Researchers examined whether finasteride actually increased aggressive cancers in some men, and by studying biopsies and prostate gland tissue that had been removed, but found that it did not.
"Finasteride actually shrank the prostate gland, so it appeared in initial studies that more cancer was being found in biopsies of men who took the drug," said Mary Redman, Ph.D., a biostatistician at the Fred Hutchinson Cancer Research Center.
"What that means is that the cancer took up more prostate tissue in men who were treated, and that is why it was easier to find in a biopsy. Cancer was probably missed more often in biopsies of men on a placebo drug because the prostate gland itself was larger," Redman added.
Redman found that in addition to a 25 to 30 percent reduction in prostate cancer development overall in men taking finasteride, there was no evidence that the drug increased the rate of aggressive tumors and likely decreased their rate by 27 percent.
"We think men should not be concerned about finasteride increasing their risk of these aggressive tumors" she said.
The second study examined whether the cancers detected in the men in the trial who had a low PSA level had clinically significant disease.
With about 75 percent of the tumors detected on the study were classified as those which could potentially take a man's life, researchers concluded that there is no clear-cut PSA threshold that can be considered normal.
All patients in the study were to have a biopsy of their prostate gland at some point during the seven-year trial, so investigators evaluated characteristics of the biopsy in relation to each man's PSA score.

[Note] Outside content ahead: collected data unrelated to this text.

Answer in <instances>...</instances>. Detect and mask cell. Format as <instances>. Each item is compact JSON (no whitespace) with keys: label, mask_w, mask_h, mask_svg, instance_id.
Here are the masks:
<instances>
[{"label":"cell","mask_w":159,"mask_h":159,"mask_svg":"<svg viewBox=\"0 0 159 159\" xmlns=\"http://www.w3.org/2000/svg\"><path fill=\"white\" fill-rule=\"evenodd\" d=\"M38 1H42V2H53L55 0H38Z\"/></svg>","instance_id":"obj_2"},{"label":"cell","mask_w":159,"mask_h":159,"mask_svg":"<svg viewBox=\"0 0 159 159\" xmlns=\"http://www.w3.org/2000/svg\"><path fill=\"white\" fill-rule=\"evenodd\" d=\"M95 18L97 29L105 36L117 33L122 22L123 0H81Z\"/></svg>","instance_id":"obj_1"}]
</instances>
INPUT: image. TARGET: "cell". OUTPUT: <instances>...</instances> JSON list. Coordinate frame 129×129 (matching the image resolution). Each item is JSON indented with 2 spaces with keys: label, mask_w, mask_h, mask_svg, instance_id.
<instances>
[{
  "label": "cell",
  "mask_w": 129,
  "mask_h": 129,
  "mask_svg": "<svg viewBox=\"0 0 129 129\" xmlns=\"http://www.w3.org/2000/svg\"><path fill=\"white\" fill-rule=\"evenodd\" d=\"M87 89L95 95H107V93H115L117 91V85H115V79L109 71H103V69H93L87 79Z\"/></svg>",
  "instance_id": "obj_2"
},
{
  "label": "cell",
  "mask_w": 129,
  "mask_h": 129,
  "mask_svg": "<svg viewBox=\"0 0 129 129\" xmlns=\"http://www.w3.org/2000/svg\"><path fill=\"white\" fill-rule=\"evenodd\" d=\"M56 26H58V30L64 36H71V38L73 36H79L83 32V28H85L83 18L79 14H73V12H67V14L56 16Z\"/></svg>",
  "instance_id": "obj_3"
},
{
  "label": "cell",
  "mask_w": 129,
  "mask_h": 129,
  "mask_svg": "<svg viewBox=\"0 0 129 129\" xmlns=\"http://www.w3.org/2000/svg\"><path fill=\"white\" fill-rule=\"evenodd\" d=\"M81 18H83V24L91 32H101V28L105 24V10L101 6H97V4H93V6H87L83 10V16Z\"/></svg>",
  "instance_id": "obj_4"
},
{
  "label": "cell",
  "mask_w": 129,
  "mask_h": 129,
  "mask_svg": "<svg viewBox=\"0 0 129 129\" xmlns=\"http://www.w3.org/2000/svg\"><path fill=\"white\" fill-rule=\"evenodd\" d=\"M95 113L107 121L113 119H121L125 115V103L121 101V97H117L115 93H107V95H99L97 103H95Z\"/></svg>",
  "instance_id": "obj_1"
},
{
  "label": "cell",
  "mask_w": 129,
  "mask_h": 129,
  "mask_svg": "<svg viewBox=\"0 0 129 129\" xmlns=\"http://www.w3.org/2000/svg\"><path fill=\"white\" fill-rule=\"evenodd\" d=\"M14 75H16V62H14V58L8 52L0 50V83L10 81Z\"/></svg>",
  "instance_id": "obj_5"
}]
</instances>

Current practice is to consider a PSA score of below four as normal and above four as abnormal.
According to lead author Scott Lucia, M.D., a pathologist at the University of Colorado, Denver, what the researchers found was that while a large majority of the participants diagnosed with prostate cancer had a PSA that was considered normal, 72 percent of all tumors diagnosed from biopsies in both treated and untreated men were considered significant.
He said that the finding of significant disease couldn't be predicted by the PSA score.
Most patients in the study who had a PSA score of four or less and then had prostate cancer diagnosed by a routine biopsy were found to have significant prostate cancer, while some men who had a high PSA were found to have insignificant cancer.
Lucia said that doesn't mean that the researchers support reducing the level by which PSA scoring should trigger therapeutic intervention.
Researchers said that it means that men need to speak with their physicians about their PSA, when they should be biopsied, and about potential use of finasteride, which can reduce their risk, so that they will make a decision that is right for them.
The two studies will be published online in advanced of the June 2008 issue of Cancer Prevention Research, a journal of the American Association for Cancer Research.